The notes ticked off now too fast her mind to register; far too many notes for her to savor. In the steamy x-rated fog of her mind she'd already ripped all his clothes off and she'd lain below him, naked and helpless; a mother earth goddess just waiting for him to take her... to sink his plowshare deep in her furrow. Oh FUCK yeah, she let that six stringed plucking motherfucker just "wonka wonk" the goddamned shit out of her until he'd satisfied himself all up inside her! She raised the tequila to her lips and...
"HEY WHAT THE FUCK!" Lynn shouted as her bottle was snatched from her lips by a hand from off to one side.
She spun left; wanting to see just who in the fuck it was that had just fuckin cock-blocked her; wrecking a perfectly good tequila and metal guitar-fueled fuck fantasy! Oh ...she was mad as fuck now and in no mood for shit! Her eyes adjusted in the darkness; having been staring at the bright stage lights.
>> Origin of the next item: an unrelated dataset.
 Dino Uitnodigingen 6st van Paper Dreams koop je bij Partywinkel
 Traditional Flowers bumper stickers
Whomever they were, they were going to catch ALL FUCKING HELL and ...
"NANCY?"
She was met by a cackle and a wide happy "GOTCHA" grin that she recognized all to fucking well! There before her, was a hot fifty-three-year old GILF with curly short "oh so fucking sassy" brown hair; her shoulders covered by a black leather jacket with a red lace bra with black trim beneath, (and not a damned thing else)! She stood on lanky legs clad only in leopard spotted spandex; atop high black stiletto heels with red soles that matched her bra and jacket.
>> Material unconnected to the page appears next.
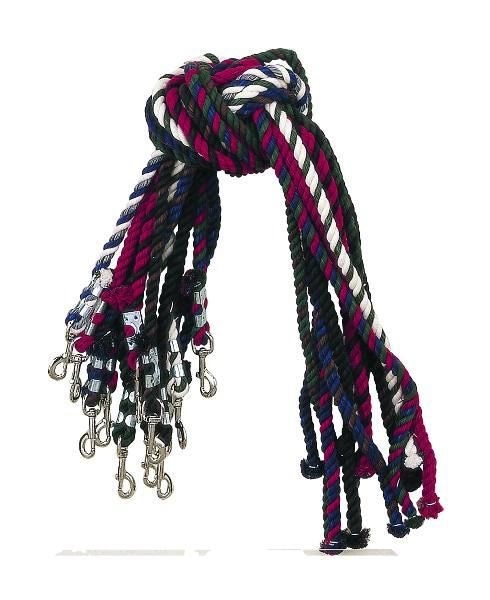 Perris Cotton Multi-Colored Leads 6ft Brn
"What the fuck are you doing here girl?" Lynn shouted wide eyed and wide armed as she grabbed her friend from work in a big smoochie she-bear hug.
"Same reason as you honey! Chrissy called me this morning when I got off shift and gave me the other ticket!" Nancy replied; returning the hug before taking a generous gulp from the tequila bottle.
Lynn then realized Nancy wasn't alone. A tall black man the size of a bulldozer stood next to Nancy and slightly behind. Nancy caught Lynn's look of surprise as she dropped her hug. She made introductions.
"This great big lovable fellah," Nancy explained, "is Bear. Oh and Bear, this is Lynn from where I work at the hospital."
"Pleased to meet 'yah Lynn," the towering black man said as he took Lynn's tiny little paw in his two enormous hands; making our heroine immediately wonder if his glove size was any indicator of his...
"Bear," Nancy explained... "is one of the roadies for the headliner band tonight."
"You roadie for TOUCH THE SERPENT?" Lynn asked incredulously; eyes going big as saucers, and looking like a little girl who'd just met Santa.